Jack looks up. "Get back in that dorm and get more dirt."
I nod in agreement. She is my entry to the Reapers, and the process has finally begun.
The ice welcomes me like an old friend. My skates carve clean lines as I strip the puck from some B-team kid who never saw me coming. This is like coming home. Where everything makes sense.
Just like Lola with her cello. The thought hits without permission, and I channel it into aggression, into the perfect shot setup. The goalie's eyes widen as I load up. He knows what's coming— they all do— but knowing doesn't help. The puck sails top shelf where mama keeps the cookies.
"That's how it's done!" Coach's approval echoes across the rink. "Everyone take notes. Friday's game needs to be perfect, but Black?"
I nod at him, letting him know he has my full attention. I’m ready to hear that he’s changing my position.
"You’re still at the pucking net. Is that understood?"
Shit. "Yes, Coach."
Thatcher chuckles, so I slam my shoulder into his.
The shower's heat works out the tension, but my mind drifts to Lola again. To her fingers on strings, to how she trembled in the garden. I need to focus. This isn't about desire— it's about destruction.
Night wraps around me as I stash my gear and head for her dorm. The building's quiet, most students either studying or partying. Jack's keeping Kiah occupied— he's good at that, even if she's already in deeper than she should be.
I lay out a Blackridge Ravens hockey shirt on her bed and then search for a pen. I scrawl Friday's game time in her notebook, no signature needed. Let her wonder. Let her come to the game with no idea which one I am.

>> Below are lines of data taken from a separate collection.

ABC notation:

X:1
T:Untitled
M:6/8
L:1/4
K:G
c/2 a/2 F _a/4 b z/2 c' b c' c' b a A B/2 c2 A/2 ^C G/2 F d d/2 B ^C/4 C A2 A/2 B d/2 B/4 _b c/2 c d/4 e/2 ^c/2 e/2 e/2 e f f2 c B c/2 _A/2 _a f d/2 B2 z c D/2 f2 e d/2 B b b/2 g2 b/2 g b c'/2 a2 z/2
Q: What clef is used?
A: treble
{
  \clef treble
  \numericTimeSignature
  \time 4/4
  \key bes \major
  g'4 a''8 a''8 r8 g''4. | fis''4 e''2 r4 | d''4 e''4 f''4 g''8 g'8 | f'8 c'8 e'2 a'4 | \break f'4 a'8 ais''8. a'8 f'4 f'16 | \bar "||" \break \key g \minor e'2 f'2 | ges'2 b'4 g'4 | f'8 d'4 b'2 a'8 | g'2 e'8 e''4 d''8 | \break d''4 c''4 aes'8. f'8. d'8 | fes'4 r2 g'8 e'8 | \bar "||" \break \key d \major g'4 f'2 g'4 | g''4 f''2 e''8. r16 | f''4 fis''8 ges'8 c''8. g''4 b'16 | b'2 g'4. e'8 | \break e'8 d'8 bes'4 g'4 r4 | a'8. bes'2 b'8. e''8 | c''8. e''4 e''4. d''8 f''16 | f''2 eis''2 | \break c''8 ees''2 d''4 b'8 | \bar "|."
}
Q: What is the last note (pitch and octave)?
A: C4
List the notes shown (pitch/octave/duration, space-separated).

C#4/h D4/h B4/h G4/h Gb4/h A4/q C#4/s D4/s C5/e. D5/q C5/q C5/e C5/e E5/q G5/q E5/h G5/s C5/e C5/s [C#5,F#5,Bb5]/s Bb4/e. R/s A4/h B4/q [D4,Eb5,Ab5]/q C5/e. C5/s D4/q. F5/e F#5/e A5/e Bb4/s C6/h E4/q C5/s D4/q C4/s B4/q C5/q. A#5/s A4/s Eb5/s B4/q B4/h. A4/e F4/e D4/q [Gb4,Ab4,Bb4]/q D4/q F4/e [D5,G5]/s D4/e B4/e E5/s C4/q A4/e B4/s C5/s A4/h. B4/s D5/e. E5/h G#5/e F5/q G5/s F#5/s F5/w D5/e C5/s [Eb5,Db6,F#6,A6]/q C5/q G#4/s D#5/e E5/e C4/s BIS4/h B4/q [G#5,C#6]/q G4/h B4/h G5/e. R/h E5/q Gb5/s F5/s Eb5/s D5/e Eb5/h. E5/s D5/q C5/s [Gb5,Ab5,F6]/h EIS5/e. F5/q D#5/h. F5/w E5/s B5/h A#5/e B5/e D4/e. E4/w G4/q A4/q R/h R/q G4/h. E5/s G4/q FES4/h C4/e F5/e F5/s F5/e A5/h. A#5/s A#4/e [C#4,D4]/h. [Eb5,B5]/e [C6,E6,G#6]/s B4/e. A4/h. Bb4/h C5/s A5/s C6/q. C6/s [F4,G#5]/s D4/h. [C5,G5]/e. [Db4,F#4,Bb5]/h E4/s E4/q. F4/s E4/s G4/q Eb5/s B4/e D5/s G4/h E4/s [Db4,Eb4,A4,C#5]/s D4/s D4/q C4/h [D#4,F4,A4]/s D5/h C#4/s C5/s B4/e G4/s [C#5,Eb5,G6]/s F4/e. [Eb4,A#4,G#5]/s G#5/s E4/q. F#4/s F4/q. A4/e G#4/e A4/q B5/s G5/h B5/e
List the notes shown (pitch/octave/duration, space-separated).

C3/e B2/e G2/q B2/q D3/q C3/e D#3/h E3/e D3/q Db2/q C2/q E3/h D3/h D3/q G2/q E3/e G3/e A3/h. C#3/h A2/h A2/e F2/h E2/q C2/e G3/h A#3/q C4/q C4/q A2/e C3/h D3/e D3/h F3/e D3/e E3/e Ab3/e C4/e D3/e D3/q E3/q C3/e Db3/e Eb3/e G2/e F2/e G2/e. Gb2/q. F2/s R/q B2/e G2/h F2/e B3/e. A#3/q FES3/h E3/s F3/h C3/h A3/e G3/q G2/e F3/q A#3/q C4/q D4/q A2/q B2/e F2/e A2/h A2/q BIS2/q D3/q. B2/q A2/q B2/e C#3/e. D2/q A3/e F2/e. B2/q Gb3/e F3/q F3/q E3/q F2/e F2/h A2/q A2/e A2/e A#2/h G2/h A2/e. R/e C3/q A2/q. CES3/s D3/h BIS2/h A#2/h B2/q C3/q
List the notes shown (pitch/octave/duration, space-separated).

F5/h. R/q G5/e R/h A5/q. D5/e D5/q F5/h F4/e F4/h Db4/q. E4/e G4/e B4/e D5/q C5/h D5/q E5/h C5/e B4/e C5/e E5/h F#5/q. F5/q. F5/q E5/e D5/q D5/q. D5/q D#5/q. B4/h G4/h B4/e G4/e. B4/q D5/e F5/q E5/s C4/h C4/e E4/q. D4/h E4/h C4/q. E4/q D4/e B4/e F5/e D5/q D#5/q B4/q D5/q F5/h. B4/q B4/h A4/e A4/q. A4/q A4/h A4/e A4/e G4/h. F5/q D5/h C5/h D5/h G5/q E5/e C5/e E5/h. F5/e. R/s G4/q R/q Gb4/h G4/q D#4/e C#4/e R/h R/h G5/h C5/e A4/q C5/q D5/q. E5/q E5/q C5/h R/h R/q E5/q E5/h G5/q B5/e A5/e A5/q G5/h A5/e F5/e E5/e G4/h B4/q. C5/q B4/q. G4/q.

Her cello stands in the corner, and I can't resist running a finger along the strings. The soft vibration takes me back to that twilight performance when she played like her soul was bleeding through the bow. I’m not leaving her journal here. She’ll have to come to Friday’s game for it.
Footsteps sound around the corner right as soon as I'm out the door and melting into shadows. Lola appears, and she passes close enough that I catch the scent of her strawberry shampoo.
Soon, Duchess. Soon you'll know exactly who I am.